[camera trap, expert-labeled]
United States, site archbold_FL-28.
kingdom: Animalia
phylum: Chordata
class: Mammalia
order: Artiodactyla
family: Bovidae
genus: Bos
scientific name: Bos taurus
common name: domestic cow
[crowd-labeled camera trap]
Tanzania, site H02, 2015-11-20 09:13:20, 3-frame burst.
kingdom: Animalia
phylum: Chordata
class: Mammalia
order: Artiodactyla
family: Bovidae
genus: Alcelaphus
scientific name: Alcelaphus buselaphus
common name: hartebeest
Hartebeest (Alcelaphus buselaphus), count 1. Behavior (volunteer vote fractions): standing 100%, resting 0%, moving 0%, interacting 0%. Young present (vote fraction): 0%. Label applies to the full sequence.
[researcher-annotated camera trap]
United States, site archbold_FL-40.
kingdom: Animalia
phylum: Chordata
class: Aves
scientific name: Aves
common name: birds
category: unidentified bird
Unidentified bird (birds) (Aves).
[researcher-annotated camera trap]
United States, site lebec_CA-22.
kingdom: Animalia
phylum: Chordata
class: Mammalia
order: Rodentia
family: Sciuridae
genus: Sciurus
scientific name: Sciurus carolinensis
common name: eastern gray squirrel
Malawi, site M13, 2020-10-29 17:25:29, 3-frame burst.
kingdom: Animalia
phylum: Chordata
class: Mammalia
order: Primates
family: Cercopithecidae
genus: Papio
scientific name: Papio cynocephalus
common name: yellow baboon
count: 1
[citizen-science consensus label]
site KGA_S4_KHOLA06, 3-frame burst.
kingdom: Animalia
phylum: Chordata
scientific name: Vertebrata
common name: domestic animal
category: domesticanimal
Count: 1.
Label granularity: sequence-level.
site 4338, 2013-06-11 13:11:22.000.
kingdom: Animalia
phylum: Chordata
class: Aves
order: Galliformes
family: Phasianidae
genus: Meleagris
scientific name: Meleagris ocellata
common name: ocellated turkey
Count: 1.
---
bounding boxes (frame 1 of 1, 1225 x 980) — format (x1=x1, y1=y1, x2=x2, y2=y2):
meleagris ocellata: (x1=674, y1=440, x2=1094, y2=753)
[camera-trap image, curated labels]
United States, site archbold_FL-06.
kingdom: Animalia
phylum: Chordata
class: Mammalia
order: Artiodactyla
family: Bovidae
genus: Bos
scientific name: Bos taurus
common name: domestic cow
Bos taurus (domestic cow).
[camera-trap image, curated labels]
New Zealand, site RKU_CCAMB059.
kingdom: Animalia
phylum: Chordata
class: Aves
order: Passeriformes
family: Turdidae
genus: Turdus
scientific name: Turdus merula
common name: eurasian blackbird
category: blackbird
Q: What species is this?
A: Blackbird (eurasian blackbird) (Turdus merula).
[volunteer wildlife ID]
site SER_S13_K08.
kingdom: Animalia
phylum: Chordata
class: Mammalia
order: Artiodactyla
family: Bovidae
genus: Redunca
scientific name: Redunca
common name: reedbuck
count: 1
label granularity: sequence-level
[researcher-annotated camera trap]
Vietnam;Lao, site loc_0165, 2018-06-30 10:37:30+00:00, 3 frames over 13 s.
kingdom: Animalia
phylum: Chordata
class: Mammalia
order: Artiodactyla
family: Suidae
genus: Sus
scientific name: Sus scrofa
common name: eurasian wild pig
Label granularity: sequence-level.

━━━━━━━━━━

Requirement:
Set down all of the lines above without altering a word.

Response to this exercise:
[camera trap, expert-labeled]
United States, site archbold_FL-28.
kingdom: Animalia
phylum: Chordata
class: Mammalia
order: Artiodactyla
family: Bovidae
genus: Bos
scientific name: Bos taurus
common name: domestic cow
[crowd-labeled camera trap]
Tanzania, site H02, 2015-11-20 09:13:20, 3-frame burst.
kingdom: Animalia
phylum: Chordata
class: Mammalia
order: Artiodactyla
family: Bovidae
genus: Alcelaphus
scientific name: Alcelaphus buselaphus
common name: hartebeest
Hartebeest (Alcelaphus buselaphus), count 1. Behavior (volunteer vote fractions): standing 100%, resting 0%, moving 0%, interacting 0%. Young present (vote fraction): 0%. Label applies to the full sequence.
[researcher-annotated camera trap]
United States, site archbold_FL-40.
kingdom: Animalia
phylum: Chordata
class: Aves
scientific name: Aves
common name: birds
category: unidentified bird
Unidentified bird (birds) (Aves).
[researcher-annotated camera trap]
United States, site lebec_CA-22.
kingdom: Animalia
phylum: Chordata
class: Mammalia
order: Rodentia
family: Sciuridae
genus: Sciurus
scientific name: Sciurus carolinensis
common name: eastern gray squirrel
Malawi, site M13, 2020-10-29 17:25:29, 3-frame burst.
kingdom: Animalia
phylum: Chordata
class: Mammalia
order: Primates
family: Cercopithecidae
genus: Papio
scientific name: Papio cynocephalus
common name: yellow baboon
count: 1
[citizen-science consensus label]
site KGA_S4_KHOLA06, 3-frame burst.
kingdom: Animalia
phylum: Chordata
scientific name: Vertebrata
common name: domestic animal
category: domesticanimal
Count: 1.
Label granularity: sequence-level.
site 4338, 2013-06-11 13:11:22.000.
kingdom: Animalia
phylum: Chordata
class: Aves
order: Galliformes
family: Phasianidae
genus: Meleagris
scientific name: Meleagris ocellata
common name: ocellated turkey
Count: 1.
---
bounding boxes (frame 1 of 1, 1225 x 980) — format (x1=x1, y1=y1, x2=x2, y2=y2):
meleagris ocellata: (x1=674, y1=440, x2=1094, y2=753)
[camera-trap image, curated labels]
United States, site archbold_FL-06.
kingdom: Animalia
phylum: Chordata
class: Mammalia
order: Artiodactyla
family: Bovidae
genus: Bos
scientific name: Bos taurus
common name: domestic cow
Bos taurus (domestic cow).
[camera-trap image, curated labels]
New Zealand, site RKU_CCAMB059.
kingdom: Animalia
phylum: Chordata
class: Aves
order: Passeriformes
family: Turdidae
genus: Turdus
scientific name: Turdus merula
common name: eurasian blackbird
category: blackbird
Q: What species is this?
A: Blackbird (eurasian blackbird) (Turdus merula).
[volunteer wildlife ID]
site SER_S13_K08.
kingdom: Animalia
phylum: Chordata
class: Mammalia
order: Artiodactyla
family: Bovidae
genus: Redunca
scientific name: Redunca
common name: reedbuck
count: 1
label granularity: sequence-level
[researcher-annotated camera trap]
Vietnam;Lao, site loc_0165, 2018-06-30 10:37:30+00:00, 3 frames over 13 s.
kingdom: Animalia
phylum: Chordata
class: Mammalia
order: Artiodactyla
family: Suidae
genus: Sus
scientific name: Sus scrofa
common name: eurasian wild pig
Label granularity: sequence-level.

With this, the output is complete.